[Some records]
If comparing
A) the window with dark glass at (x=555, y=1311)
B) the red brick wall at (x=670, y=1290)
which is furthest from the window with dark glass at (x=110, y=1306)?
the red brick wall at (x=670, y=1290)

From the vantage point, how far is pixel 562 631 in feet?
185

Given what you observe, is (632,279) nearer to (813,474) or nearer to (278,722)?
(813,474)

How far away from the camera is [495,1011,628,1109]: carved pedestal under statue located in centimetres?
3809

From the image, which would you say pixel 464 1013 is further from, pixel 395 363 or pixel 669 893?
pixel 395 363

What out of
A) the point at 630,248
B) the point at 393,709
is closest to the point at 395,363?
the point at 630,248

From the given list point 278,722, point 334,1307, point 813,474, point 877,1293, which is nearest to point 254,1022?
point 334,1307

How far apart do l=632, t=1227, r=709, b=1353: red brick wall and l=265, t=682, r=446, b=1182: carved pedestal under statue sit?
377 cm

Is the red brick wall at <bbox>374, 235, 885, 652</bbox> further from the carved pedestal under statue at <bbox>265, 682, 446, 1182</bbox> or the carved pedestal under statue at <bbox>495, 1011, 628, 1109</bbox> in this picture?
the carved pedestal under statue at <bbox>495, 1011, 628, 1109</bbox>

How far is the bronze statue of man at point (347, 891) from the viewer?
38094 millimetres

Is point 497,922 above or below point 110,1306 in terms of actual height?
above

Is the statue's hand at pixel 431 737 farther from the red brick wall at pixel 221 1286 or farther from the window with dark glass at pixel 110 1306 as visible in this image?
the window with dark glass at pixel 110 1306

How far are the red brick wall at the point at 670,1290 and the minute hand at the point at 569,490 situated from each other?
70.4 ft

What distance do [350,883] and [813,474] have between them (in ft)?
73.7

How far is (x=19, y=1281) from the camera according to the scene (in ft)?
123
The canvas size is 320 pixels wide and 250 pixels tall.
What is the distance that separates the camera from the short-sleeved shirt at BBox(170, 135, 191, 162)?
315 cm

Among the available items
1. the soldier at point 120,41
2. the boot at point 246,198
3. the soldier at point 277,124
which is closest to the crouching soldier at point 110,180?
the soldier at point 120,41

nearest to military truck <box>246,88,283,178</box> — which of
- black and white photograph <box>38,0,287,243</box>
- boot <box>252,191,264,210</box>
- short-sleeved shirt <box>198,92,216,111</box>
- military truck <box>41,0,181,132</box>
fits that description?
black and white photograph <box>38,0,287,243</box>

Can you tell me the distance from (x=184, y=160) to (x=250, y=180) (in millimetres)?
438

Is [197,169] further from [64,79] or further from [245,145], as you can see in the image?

▶ TASK DESCRIPTION
Can you quote exactly the lines from the one containing "How far are" through the last line of the records above, and nothing else?

▶ COMPLETE RESPONSE
How far are the red brick wall at the point at 670,1290 and the minute hand at the point at 569,490 situated from each other?
70.4 ft

What distance do [350,883] and [813,474] have between them (in ft)?
73.7

How far is (x=19, y=1281) from the camera according to the scene (in ft)?
123
The canvas size is 320 pixels wide and 250 pixels tall.
What is the distance that separates the camera from the short-sleeved shirt at BBox(170, 135, 191, 162)?
315 cm

Among the available items
1. the soldier at point 120,41
2. the boot at point 246,198
3. the soldier at point 277,124
which is closest to the crouching soldier at point 110,180?
the soldier at point 120,41

nearest to military truck <box>246,88,283,178</box> — which of
- black and white photograph <box>38,0,287,243</box>
- boot <box>252,191,264,210</box>
- short-sleeved shirt <box>198,92,216,111</box>
- military truck <box>41,0,181,132</box>
fits that description?
black and white photograph <box>38,0,287,243</box>

Can you tell me the distance from (x=184, y=160) to (x=250, y=180) (in millimetres)?
438

Is [197,169] further from [64,79] or further from [245,145], as you can see in the image?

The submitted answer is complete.